News that China is building a second aircraft carrier has been leaked by an over-enthusiastic local authority, but the reports have subsequently been deleted from websites and social media.

The development will do little to calm nerves in the region about Beijing’s growing maritime power. The authority in Changzhou, in eastern Jiangshu province, boasted on social media on Sunday that a local firm had won a contract to supply electrical cabling for the carrier.

It later deleted the post, but not before it had been widely circulated. A report in a local newspaper was also withdrawn.

Although China has made no secret of its desire to expand its navy, the news is a reminder of the assertive way Beijing has gone about staking its territorial claims in the East and South China Seas in recent years.

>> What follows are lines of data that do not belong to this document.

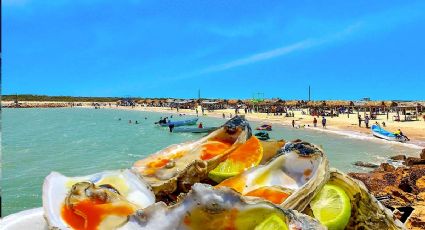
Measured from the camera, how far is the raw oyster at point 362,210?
2508mm

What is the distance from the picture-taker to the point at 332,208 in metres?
2.42

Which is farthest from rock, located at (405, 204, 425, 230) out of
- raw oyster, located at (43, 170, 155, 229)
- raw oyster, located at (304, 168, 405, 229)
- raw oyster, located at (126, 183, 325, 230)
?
raw oyster, located at (126, 183, 325, 230)

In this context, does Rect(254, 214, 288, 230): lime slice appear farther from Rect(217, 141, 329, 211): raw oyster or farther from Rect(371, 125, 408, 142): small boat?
Rect(371, 125, 408, 142): small boat

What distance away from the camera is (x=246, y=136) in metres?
3.55

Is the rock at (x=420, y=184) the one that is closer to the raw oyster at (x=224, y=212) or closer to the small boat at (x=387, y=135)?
the raw oyster at (x=224, y=212)

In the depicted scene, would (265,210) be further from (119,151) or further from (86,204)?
(119,151)

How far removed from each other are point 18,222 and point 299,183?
70.7 inches

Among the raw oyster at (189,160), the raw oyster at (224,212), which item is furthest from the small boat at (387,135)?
the raw oyster at (224,212)

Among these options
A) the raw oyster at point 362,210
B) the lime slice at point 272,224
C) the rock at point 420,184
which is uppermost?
the lime slice at point 272,224

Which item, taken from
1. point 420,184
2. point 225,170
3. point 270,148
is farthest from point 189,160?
point 420,184

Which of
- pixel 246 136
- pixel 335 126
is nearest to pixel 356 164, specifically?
pixel 246 136

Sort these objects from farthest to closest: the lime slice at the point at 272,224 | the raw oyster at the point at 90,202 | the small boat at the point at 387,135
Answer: the small boat at the point at 387,135
the raw oyster at the point at 90,202
the lime slice at the point at 272,224

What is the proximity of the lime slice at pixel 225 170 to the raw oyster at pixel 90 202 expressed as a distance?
53 centimetres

In December, a US congressional commission predicted that the Chinese navy would have more military vessels than its American counterpart, warning that “the balance of power and presence” in Asia was shifting. Last week, the country’s defence ministry spokesman, Colonel Yang Yujun, said that military training this year would focus on improving its capability to win “local wars”.

Last year, the Communist Party secretary of Liaoning province was reported to have said that construction of a second carrier had already begun in the shipyard in Dalian, where the first carrier is also based, adding that work would be completed by 2020. The China Digital Times, which monitors online censorship, said that authorities had ordered reports of his remarks to be deleted.

The purchase of China’s first aircraft carrier, the Liaoning, was cloaked in subterfuge. A Hong Kong businessman and former People’s Liberation Army basketball star, Xu Zengping, bought the ship from Ukraine in 1999 claiming he would turn it into a floating casino in Macao. However, he gave it to the authorities, who put it into service in 2012.